19
“Bite her leg,” Mrs. Murphy ordered Tucker.
“I will not. That will get me in trouble. You get away with everything.”
“No, I don't.”
“You bite her, then.”
“Cats scratch. Dogs bite.”
“Bull.”
Pewter piped up. “Nothing's going to work. Forget it.”
They looked out the truck window forlornly as Harry passed Rose Hill, Tally Urquhart's place.
“Bite her!”
“We'll go off the road.” Tucker bared her fangs at Mrs. Murphy.
“My, what big teeth you have, Grandma.” Mrs. Murphy burst out laughing, joined by Pewter.
“I hate you.” Tucker laid her ears against her pretty face.
“What's going on here?” Harry, eyes on the road, grumbled. “If you all can't behave I'm not taking you out again.”
“She told me to bite you.” Tucker indicated Mrs. Murphy by inclining her head.
A lightning-fast paw struck the dog on the nose. A bead of blood appeared.
“Oo-oo-oo,” the little dog cried.
“Dammit, Murphy.” Harry pulled off the road onto the old farm service road of Rose Hill. She stopped, checked the dog, opened the glove compartment for a tissue and held it to the long nose. “You play too rough.”
“Tough.” The tiger thought the rhyme funny. Pewter had to laugh, too.
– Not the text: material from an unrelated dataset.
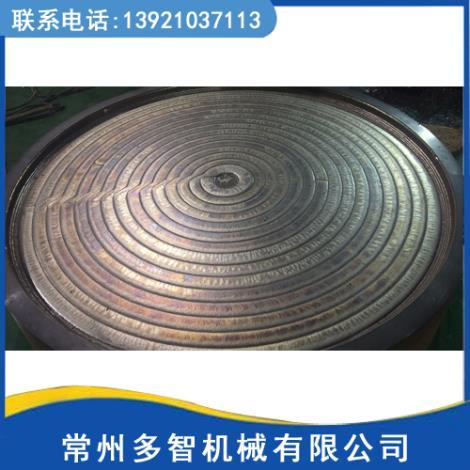 常州带极堆焊加工定制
“Bunch of mean cats,” Tucker whined.
“Play it for all it's worth, bubblebutt.” Mrs. Murphy stepped on Tucker's back, then stepped on Harry's lap.
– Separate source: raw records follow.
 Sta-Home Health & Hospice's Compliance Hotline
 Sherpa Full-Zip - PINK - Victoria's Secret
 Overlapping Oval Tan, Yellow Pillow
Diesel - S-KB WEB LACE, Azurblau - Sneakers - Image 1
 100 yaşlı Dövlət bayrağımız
The driver's-side window, halfway open, was her goal. She soared through it off Harry's lap.
“Mrs. Murphy!” Harry shouted.
The cat sat outside by the driver's door, her lustrous green eyes cast up at her mother's livid visage. “I've got something to show you.”
“Good idea.” Pewter stepped on the dog, then on Harry's lap, and then she, too, jumped out of the truck, although not as gracefully as Mrs. Murphy.
“You don't know where I'm going.”
“Yes I do.” Pewter loped down the grassy lane.
“Don't go without me. Oh, don't you dare go without me,” the dog howled.
“Jesus.” Harry opened the door, struggling out with the dog in her arms. The corgi was heavy.
Before Harry's feet hit the ground Tucker wiggled free, landed, and rolled. She hopped to her feet, shook her head, and tore after the cats.
“Tucker, you come back here!” Harry called. “I don't believe them.”
She ran after them. Little good that did, as all three barreled on, out of reach but clearly in sight. The cats didn't deviate or dash off the lane as usual. Harry watched, cursed, then hopped into her truck and followed them at fifteen miles an hour.
In ten minutes Tally Urquhart's stone cottages and the huge stone hay barn came into view.
Harry pulled into the middle of the buildings, cut the motor, and got out just as the cats pushed open the barn door a crack and flattened themselves to get inside. She beheld two paws—one tiger, one gray—sticking through the slight gap in the door. It was as though they were waving at her to follow.
Tucker put her sore nose in the door and pushed. She, too, squeezed inside.
“They're trying to drive me crazy,” Harry said out loud. “Really, this is an orchestrated plan to send me round the bend.”
She walked to the door, rolled it back with a heave, and blinked.
“Holy shit.”
“You got that right,” Mrs. Murphy catcalled.